5) These actions were a breach of OkCupid's Terms of Service, as they have themselves publicly stated.

6) These actions were a violation of the US Computer Fraud and Abuse Act (which are relevant since OkCupid users agree to New York jurisdiction for any grievance between the company and users. The authors acknowledge in the paper that they have intentionally incriminated a few friends in their scheme, by reusing their accounts.


Comment: If (5) doesn't hold, it's not obvious to me why (6) would. As for OKCupids policy, the relevant section seems to be:

By accessing this Website... You further agree that you will not use personal information about other users of this Website for any reason without the express prior consent of the user that has provided such information to you.

The authors would have violated the policy only if they logged in as a user to scrap data. If they were able to scrap data from the outside, however, there would be no policy violation. How did the scraper work? (Point 1.)

4) These actions were in fact illegal under Danish law, if Danish law transcribed accurately Section III article 8 of the EU Data Protection Directive 95/46/EC, regarding "Special Categories of Processing". This is however mostly a determination for the universities and the Datatilsynet to make, unless an individual sues in Danish court.


You seem to be referring to the following passage:

Member States shall prohibit the processing of personal data revealing racial or ethnic origin, political opinions, religious or philosophical beliefs, trade-union membership, and the processing of data concerning health or sex life.

Personal data means identifiable data. So the downloading and organizing of the data with the identifiers may have indeed been a violation. (Point 2.) Can someone clarify the matter? On the other hand, a reprocessing of the dataset in which the personal IDs were removed and the data was resaved would seem not to be.

3) Any suggestion to retroactively anonymise the dataset, after having publicly released it, is a futile attempt to mitigate irreparable harm. This dataset has already been downloaded by dozens of people checking if they were included in the data, and will surface in its original version on many websites.


Comment: Assuming that the data was scraped from the outside and that there was no significant EU member-state data use violation, if the database was reprocessed and IDs were removed, we would seem to be left with the above concern. Let's try to get clarity about points 1 and 2 first.
Admin
I also posted a set of questions here about the research ethics variables of the project (also emailed to the author), but that post has been removed without any communication to me. Addressing research ethics is central to peer-review.

[Edited to add] I also notice that the dataset is now password-protected.


You sent the same questions per email to which you received an answer. However, because you were impatient and decided to duplicate the questions here as well, I removed the forum version.

I recommend some patience in receiving answers and not duplicating content.
I disagree with the details of your description of the mechanics of seeking ethical approval. I limit myself here to answering Points 1 and 2.

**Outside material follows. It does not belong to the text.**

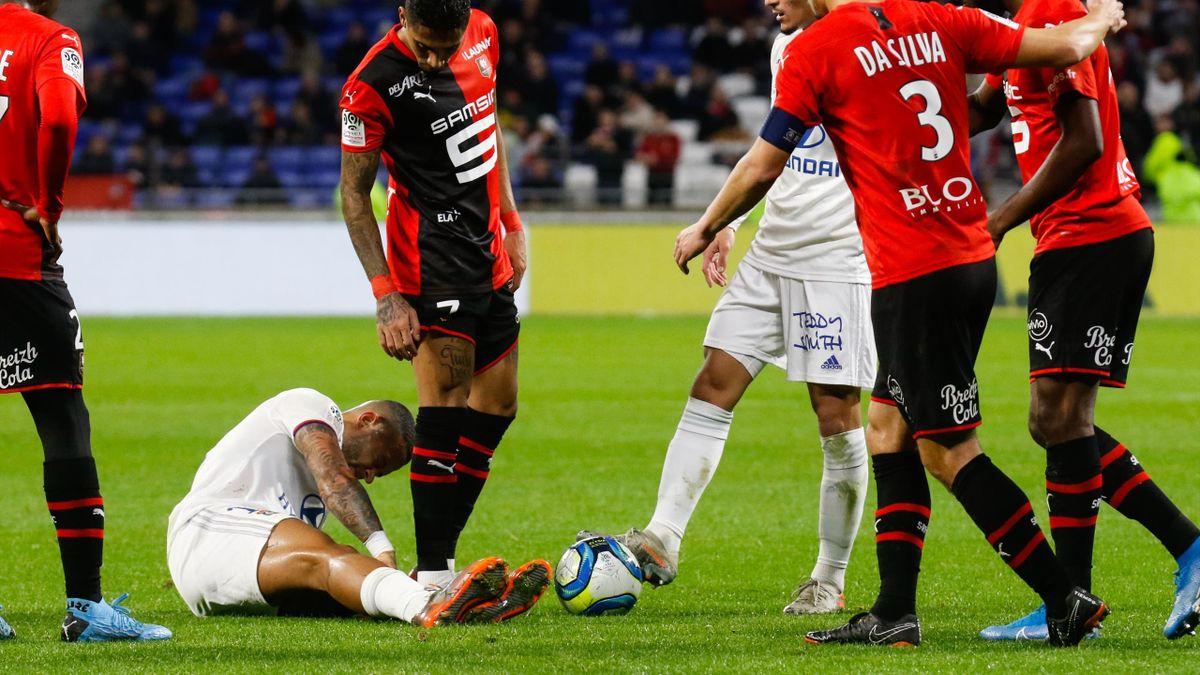 Memphis Depay blessé contre Rennes, 2019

Point 1: The authors state (and their code reflects) that they _had_ to log in to get to the data. Footnote 5 in the paper suggests additional steps they could have taken to get to more data, but seem to not have. They also stated elsewhere (but can't recollect where) that they used friends' accounts to do some of the scraping, as they needed multiple accounts to avoid the protection mechanisms.

Point 2: Ultimately, given the intense targeting of Danish female users under 30 that the authors explicitly refer to in their paper, the processing of data in Denmark, and the murky relationship between the authors and their respective universities, I think the appropriate institution to ask for clarification on the legality is the Datatilsynet (i.e. the Danish Data Protection Office, ultimately in charge of such issues for Denmark). If the editorial board is really considering peer-reviewed publication, I would suggest the editors to force the authors to consult with this office in order to obtain retroactive confirmation that these actions were unproblematic.

Personal data means identifiable data. So the downloading and organizing of the data with the identifiers may have indeed been a violation. (Point 2.) Can someone clarify the matter? On the other hand, a reprocessing of the dataset in which the personal IDs were removed and the data was resaved would seem not to be.


The data has been downloaded 500 to 600 times in its unredacted form, by the authors own admission. On its own, the irreversible act of public release of the dataset is in violation of any ethical norm. The comments below concern a hypothetical re-release of the dataset in redacted form.

Personal data is data related to an identified or identifiable individual. This data need not be identifiable from exclusively within the dataset, however, but needs to be considered in conjunction with data available to others (even if not publicly). So even simple removal of the personal IDs would not be sufficient.

This reasoning is based on:
  • recital 26 of the EU Data Protection Directive (emphasis mine):
  • (26) Whereas the principles of protection must apply to any information concerning an identified or identifiable person; whereas, to determine whether a person is identifiable, account should be taken of all the means likely reasonably to be used either by the controller or by any other person to identify the said person; whereas the principles of protection shall not apply to data rendered anonymous in such a way that the data subject is no longer identifiable; whereas codes of conduct within the meaning of Article 27 may be a useful instrument for providing guidance as to the ways in which data may be rendered anonymous and retained in a form in which identification of the data subject is no longer possible;

  • the recent EU Court of Justice Rynes case, which concerns the use of CCTV to film a street (without consent of individuals walking in the street), for the purpose of protection of personal property (i.e. a stronger, more justifiable, motive than testing scientific hypotheses without ethical consent). My interpretation of the authors' actions in light of this judgement might however need to be tested in court.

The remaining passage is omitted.